» What you have to do: Find "Robertson garage door" in the material below, then write out that line and every line after it exactly, ending with the last one; skip the pictures.

» Material supplied:
++++++++++++++++++++
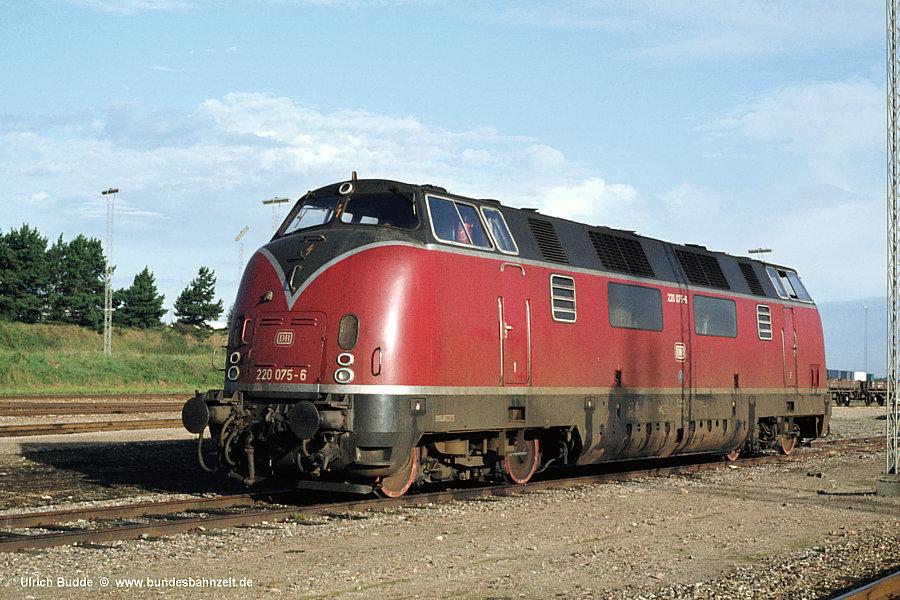http://www.bundesbahnzeit.de/dso/Daenemark81/b43-220_075.jpg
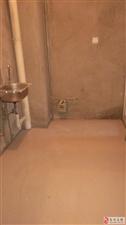 高新区汴北安置小区急售直签协议3室2厅1卫31.6万元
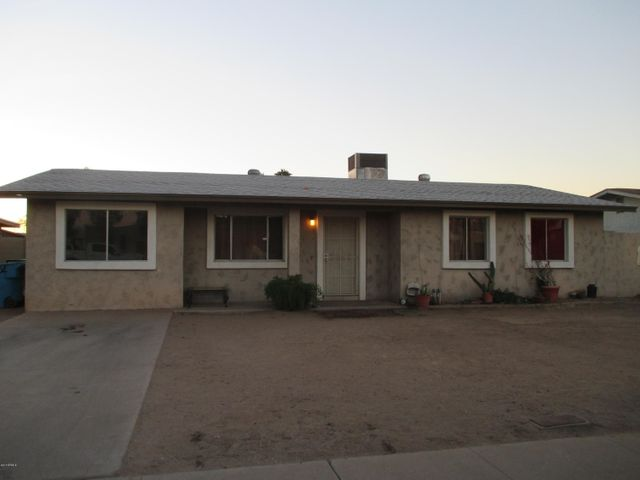 2620 N 45TH Avenue, Phoenix, AZ 85035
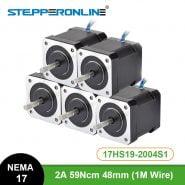 5PCS Nema 17 Stepper Motor 4-lead 48mm 59Ncm(84oz.in) 2A 1m Cable (17HS4801) Nema17 Step Motor for DIY 3D Printer CNC Robot XYZ
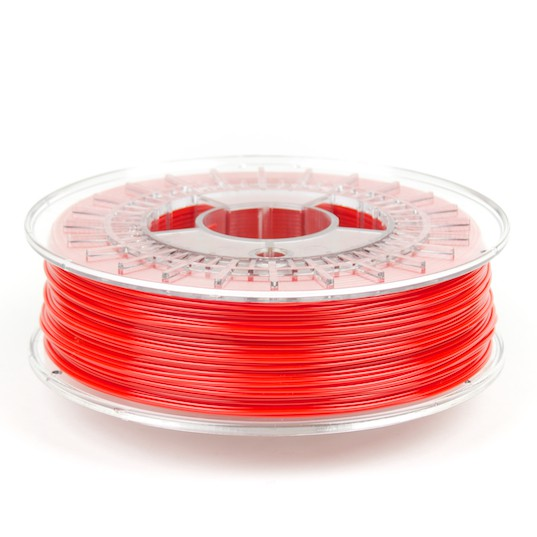 colorFabb XT (Co-Polyester) Rot (Red) 2,85mm 750g Premium Filament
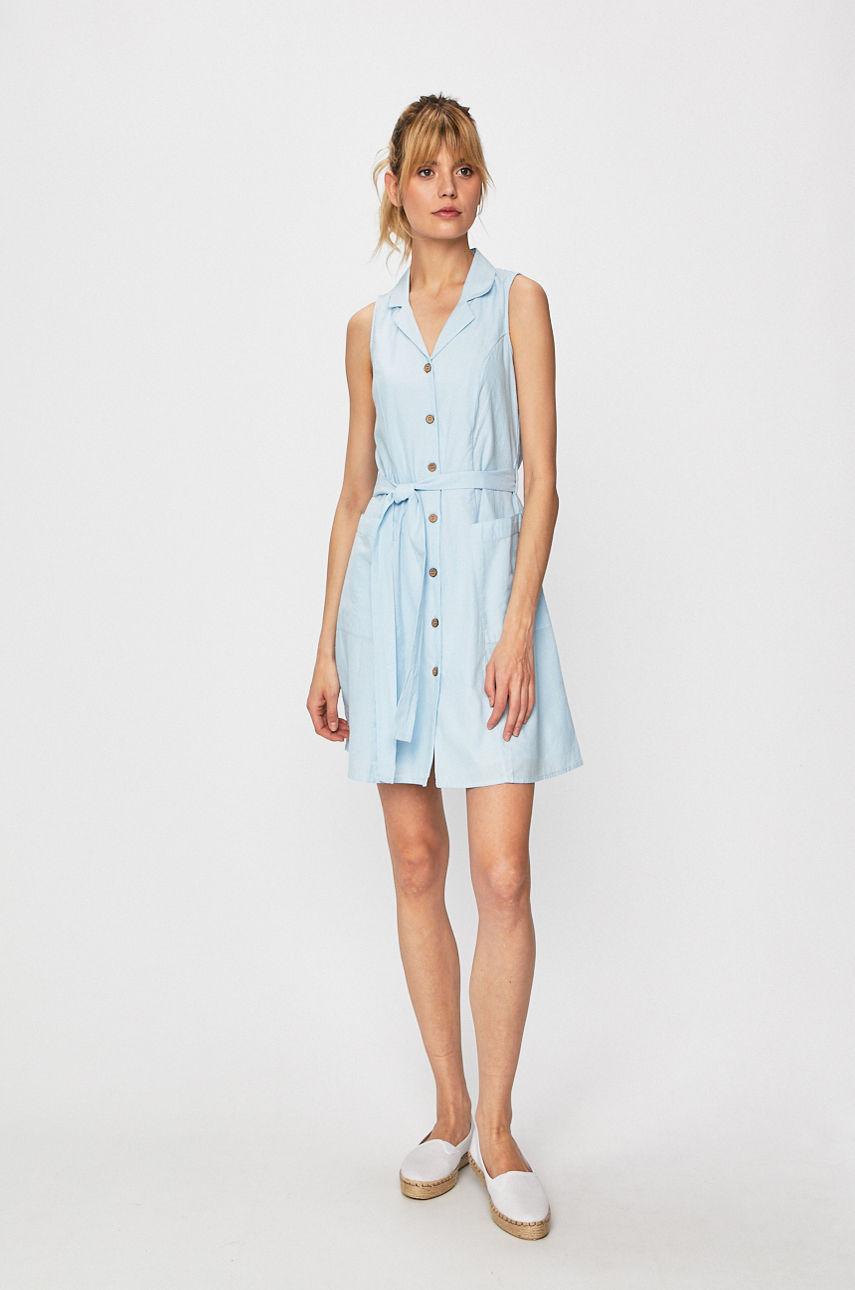 15 платьев-рубашек, в которые вы влюбитесь с первого взгляда-Фото 5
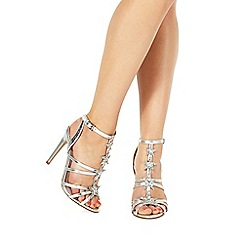 Faith - Silver 'Lucy' high stiletto heel ankle strap sandals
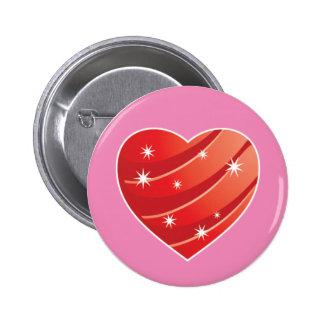 Sparkling Heart Button Badge
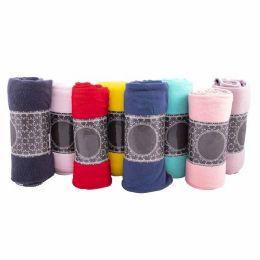 24 Units of Premium Fleece Throw Blankets - Fleece & Sherpa Blankets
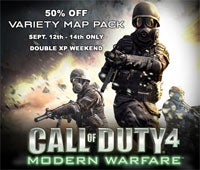 Illustration for article titled COD4 Weekend Brings Double XP, Half-Priced Maps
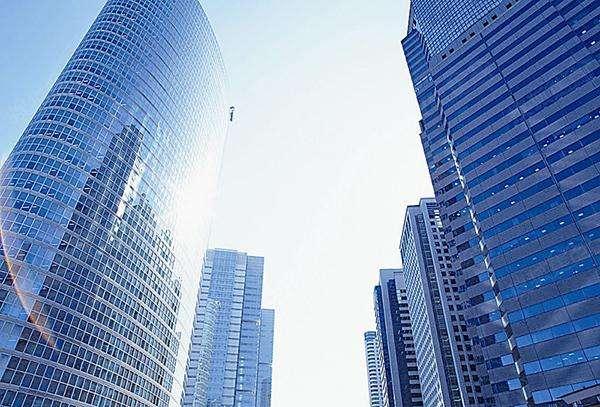 上半年业绩稳步增长 房企进入精细化竞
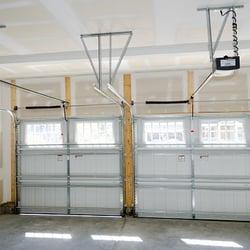 Robertson garage door repair garage door services for Motor rebuilders dallas tx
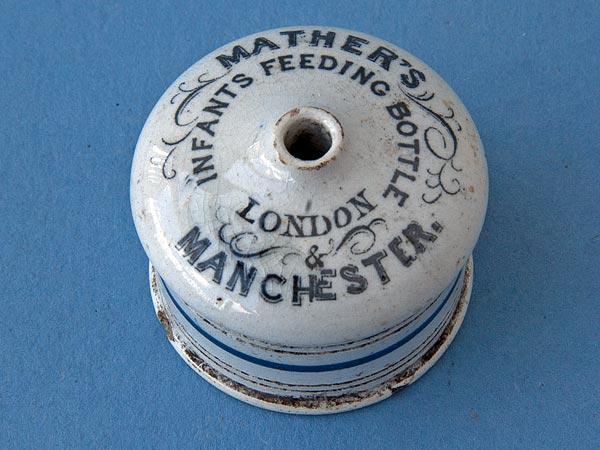christchurch-earthquake-new-zealand-archaeology-feeding-bottle_64534_600x450.jpg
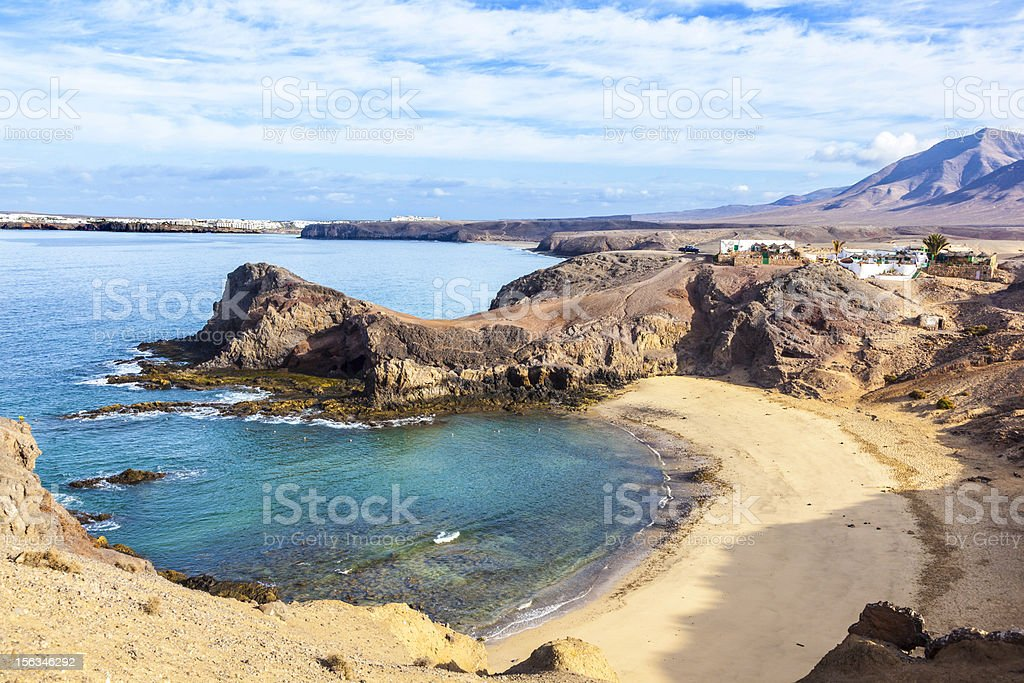 Aerial view of Playa de Papagayo on Canary Islands, Spain stock photo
++++++++++++++++++++
» Answer section:
 Robertson garage door repair garage door services for Motor rebuilders dallas tx
christchurch-earthquake-new-zealand-archaeology-feeding-bottle_64534_600x450.jpg
 Aerial view of Playa de Papagayo on Canary Islands, Spain stock photo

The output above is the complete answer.